■ **Input**
━━━━

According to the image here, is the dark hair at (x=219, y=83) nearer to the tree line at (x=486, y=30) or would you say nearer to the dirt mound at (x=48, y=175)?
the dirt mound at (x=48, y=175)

━━━━

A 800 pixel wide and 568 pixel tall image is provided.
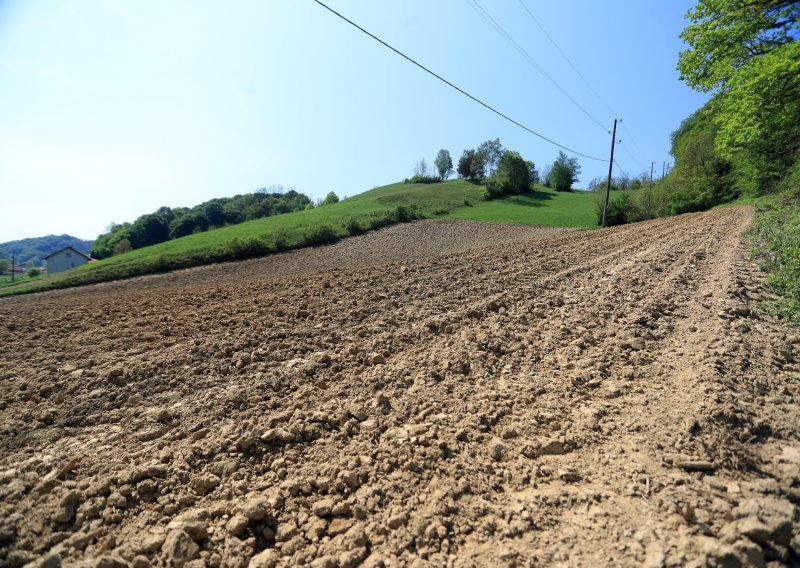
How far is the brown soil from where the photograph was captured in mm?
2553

━━━━

Pick out each line of the records above that contains the string "dirt", and copy those lines.

■ **The completed task**
According to the image here, is the dark hair at (x=219, y=83) nearer to the tree line at (x=486, y=30) or would you say nearer to the dirt mound at (x=48, y=175)?
the dirt mound at (x=48, y=175)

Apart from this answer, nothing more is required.